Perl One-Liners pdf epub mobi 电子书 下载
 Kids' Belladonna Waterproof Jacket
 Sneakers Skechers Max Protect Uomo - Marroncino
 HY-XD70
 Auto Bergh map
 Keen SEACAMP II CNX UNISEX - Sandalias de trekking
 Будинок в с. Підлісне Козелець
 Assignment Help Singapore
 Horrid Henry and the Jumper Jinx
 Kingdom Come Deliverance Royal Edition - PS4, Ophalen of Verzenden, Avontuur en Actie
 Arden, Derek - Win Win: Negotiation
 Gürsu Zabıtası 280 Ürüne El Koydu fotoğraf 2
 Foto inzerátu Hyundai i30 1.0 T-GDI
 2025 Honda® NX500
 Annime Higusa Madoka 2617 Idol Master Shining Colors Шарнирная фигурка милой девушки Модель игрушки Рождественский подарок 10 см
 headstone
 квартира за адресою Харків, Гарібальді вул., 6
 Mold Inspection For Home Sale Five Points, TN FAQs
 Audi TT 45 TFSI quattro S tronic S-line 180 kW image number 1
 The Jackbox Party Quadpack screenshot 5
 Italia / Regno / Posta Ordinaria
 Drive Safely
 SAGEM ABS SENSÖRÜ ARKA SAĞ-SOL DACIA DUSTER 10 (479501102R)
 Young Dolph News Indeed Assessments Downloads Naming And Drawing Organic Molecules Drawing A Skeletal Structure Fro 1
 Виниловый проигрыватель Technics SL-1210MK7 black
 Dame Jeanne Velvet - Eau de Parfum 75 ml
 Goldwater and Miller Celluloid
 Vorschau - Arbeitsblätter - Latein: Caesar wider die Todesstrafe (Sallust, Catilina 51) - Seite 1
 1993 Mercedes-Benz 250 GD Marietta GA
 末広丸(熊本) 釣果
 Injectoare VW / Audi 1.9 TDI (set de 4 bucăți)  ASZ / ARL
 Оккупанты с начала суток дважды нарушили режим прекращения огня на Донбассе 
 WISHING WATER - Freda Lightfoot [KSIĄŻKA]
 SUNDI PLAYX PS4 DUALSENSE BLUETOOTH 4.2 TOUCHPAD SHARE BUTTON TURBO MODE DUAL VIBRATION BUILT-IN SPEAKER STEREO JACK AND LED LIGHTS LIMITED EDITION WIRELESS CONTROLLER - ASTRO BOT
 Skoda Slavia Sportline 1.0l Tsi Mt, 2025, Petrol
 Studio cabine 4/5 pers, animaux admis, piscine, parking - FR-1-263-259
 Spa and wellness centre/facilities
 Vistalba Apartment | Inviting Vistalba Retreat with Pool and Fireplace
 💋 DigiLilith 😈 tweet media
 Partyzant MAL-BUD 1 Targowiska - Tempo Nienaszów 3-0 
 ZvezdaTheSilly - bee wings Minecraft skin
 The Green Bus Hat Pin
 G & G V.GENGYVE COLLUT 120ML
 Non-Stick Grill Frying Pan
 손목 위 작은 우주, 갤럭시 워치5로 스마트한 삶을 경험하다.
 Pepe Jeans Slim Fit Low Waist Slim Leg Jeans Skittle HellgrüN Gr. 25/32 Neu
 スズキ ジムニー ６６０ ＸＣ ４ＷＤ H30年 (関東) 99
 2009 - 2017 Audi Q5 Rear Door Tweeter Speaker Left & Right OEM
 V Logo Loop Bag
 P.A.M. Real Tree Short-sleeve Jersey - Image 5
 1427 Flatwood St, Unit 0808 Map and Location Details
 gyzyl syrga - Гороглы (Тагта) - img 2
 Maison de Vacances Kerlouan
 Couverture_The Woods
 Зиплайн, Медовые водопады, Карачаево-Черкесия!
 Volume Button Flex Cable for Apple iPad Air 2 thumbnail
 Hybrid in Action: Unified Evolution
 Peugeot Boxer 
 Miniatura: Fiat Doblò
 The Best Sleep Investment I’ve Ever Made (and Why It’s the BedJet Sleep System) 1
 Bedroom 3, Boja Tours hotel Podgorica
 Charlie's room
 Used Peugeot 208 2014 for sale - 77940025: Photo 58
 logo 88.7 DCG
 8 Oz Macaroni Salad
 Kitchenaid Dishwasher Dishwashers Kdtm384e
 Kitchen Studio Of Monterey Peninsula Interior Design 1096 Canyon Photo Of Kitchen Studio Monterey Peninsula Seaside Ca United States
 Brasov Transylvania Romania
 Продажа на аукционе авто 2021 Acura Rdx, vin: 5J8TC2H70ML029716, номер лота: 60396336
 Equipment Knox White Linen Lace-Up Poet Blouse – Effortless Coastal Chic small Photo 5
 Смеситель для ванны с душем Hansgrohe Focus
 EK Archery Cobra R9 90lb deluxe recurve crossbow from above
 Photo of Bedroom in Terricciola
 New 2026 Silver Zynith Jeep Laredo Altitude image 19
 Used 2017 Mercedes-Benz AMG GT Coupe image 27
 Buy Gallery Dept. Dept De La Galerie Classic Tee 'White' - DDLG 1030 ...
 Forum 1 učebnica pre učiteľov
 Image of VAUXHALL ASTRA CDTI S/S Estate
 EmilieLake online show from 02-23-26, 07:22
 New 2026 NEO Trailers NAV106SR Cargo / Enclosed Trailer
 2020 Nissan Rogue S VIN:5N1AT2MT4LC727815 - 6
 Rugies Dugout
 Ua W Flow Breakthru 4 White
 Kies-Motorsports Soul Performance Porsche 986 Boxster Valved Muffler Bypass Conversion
★ ★ ★
To do:
Transcribe all the material, keeping each word as it is.

Solution to this exercise:
Perl One-Liners pdf epub mobi 电子书 下载
 Kids' Belladonna Waterproof Jacket
 Sneakers Skechers Max Protect Uomo - Marroncino
 HY-XD70
 Auto Bergh map
 Keen SEACAMP II CNX UNISEX - Sandalias de trekking
 Будинок в с. Підлісне Козелець
 Assignment Help Singapore
 Horrid Henry and the Jumper Jinx
 Kingdom Come Deliverance Royal Edition - PS4, Ophalen of Verzenden, Avontuur en Actie
 Arden, Derek - Win Win: Negotiation
 Gürsu Zabıtası 280 Ürüne El Koydu fotoğraf 2
 Foto inzerátu Hyundai i30 1.0 T-GDI
 2025 Honda® NX500
 Annime Higusa Madoka 2617 Idol Master Shining Colors Шарнирная фигурка милой девушки Модель игрушки Рождественский подарок 10 см
 headstone
 квартира за адресою Харків, Гарібальді вул., 6
 Mold Inspection For Home Sale Five Points, TN FAQs
 Audi TT 45 TFSI quattro S tronic S-line 180 kW image number 1
 The Jackbox Party Quadpack screenshot 5
 Italia / Regno / Posta Ordinaria
 Drive Safely
 SAGEM ABS SENSÖRÜ ARKA SAĞ-SOL DACIA DUSTER 10 (479501102R)
 Young Dolph News Indeed Assessments Downloads Naming And Drawing Organic Molecules Drawing A Skeletal Structure Fro 1
 Виниловый проигрыватель Technics SL-1210MK7 black
 Dame Jeanne Velvet - Eau de Parfum 75 ml
 Goldwater and Miller Celluloid
 Vorschau - Arbeitsblätter - Latein: Caesar wider die Todesstrafe (Sallust, Catilina 51) - Seite 1
 1993 Mercedes-Benz 250 GD Marietta GA
 末広丸(熊本) 釣果
 Injectoare VW / Audi 1.9 TDI (set de 4 bucăți)  ASZ / ARL
 Оккупанты с начала суток дважды нарушили режим прекращения огня на Донбассе 
 WISHING WATER - Freda Lightfoot [KSIĄŻKA]
 SUNDI PLAYX PS4 DUALSENSE BLUETOOTH 4.2 TOUCHPAD SHARE BUTTON TURBO MODE DUAL VIBRATION BUILT-IN SPEAKER STEREO JACK AND LED LIGHTS LIMITED EDITION WIRELESS CONTROLLER - ASTRO BOT
 Skoda Slavia Sportline 1.0l Tsi Mt, 2025, Petrol
 Studio cabine 4/5 pers, animaux admis, piscine, parking - FR-1-263-259
 Spa and wellness centre/facilities
 Vistalba Apartment | Inviting Vistalba Retreat with Pool and Fireplace
 💋 DigiLilith 😈 tweet media
 Partyzant MAL-BUD 1 Targowiska - Tempo Nienaszów 3-0 
 ZvezdaTheSilly - bee wings Minecraft skin
 The Green Bus Hat Pin
 G & G V.GENGYVE COLLUT 120ML
 Non-Stick Grill Frying Pan
 손목 위 작은 우주, 갤럭시 워치5로 스마트한 삶을 경험하다.
 Pepe Jeans Slim Fit Low Waist Slim Leg Jeans Skittle HellgrüN Gr. 25/32 Neu
 スズキ ジムニー ６６０ ＸＣ ４ＷＤ H30年 (関東) 99
 2009 - 2017 Audi Q5 Rear Door Tweeter Speaker Left & Right OEM
 V Logo Loop Bag
 P.A.M. Real Tree Short-sleeve Jersey - Image 5
 1427 Flatwood St, Unit 0808 Map and Location Details
 gyzyl syrga - Гороглы (Тагта) - img 2
 Maison de Vacances Kerlouan
 Couverture_The Woods
 Зиплайн, Медовые водопады, Карачаево-Черкесия!
 Volume Button Flex Cable for Apple iPad Air 2 thumbnail
 Hybrid in Action: Unified Evolution
 Peugeot Boxer 
 Miniatura: Fiat Doblò
 The Best Sleep Investment I’ve Ever Made (and Why It’s the BedJet Sleep System) 1
 Bedroom 3, Boja Tours hotel Podgorica
 Charlie's room
 Used Peugeot 208 2014 for sale - 77940025: Photo 58
 logo 88.7 DCG
 8 Oz Macaroni Salad
 Kitchenaid Dishwasher Dishwashers Kdtm384e
 Kitchen Studio Of Monterey Peninsula Interior Design 1096 Canyon Photo Of Kitchen Studio Monterey Peninsula Seaside Ca United States
 Brasov Transylvania Romania
 Продажа на аукционе авто 2021 Acura Rdx, vin: 5J8TC2H70ML029716, номер лота: 60396336
 Equipment Knox White Linen Lace-Up Poet Blouse – Effortless Coastal Chic small Photo 5
 Смеситель для ванны с душем Hansgrohe Focus
 EK Archery Cobra R9 90lb deluxe recurve crossbow from above
 Photo of Bedroom in Terricciola
 New 2026 Silver Zynith Jeep Laredo Altitude image 19
 Used 2017 Mercedes-Benz AMG GT Coupe image 27
 Buy Gallery Dept. Dept De La Galerie Classic Tee 'White' - DDLG 1030 ...
 Forum 1 učebnica pre učiteľov
 Image of VAUXHALL ASTRA CDTI S/S Estate
 EmilieLake online show from 02-23-26, 07:22
 New 2026 NEO Trailers NAV106SR Cargo / Enclosed Trailer
 2020 Nissan Rogue S VIN:5N1AT2MT4LC727815 - 6
 Rugies Dugout
 Ua W Flow Breakthru 4 White
 Kies-Motorsports Soul Performance Porsche 986 Boxster Valved Muffler Bypass Conversion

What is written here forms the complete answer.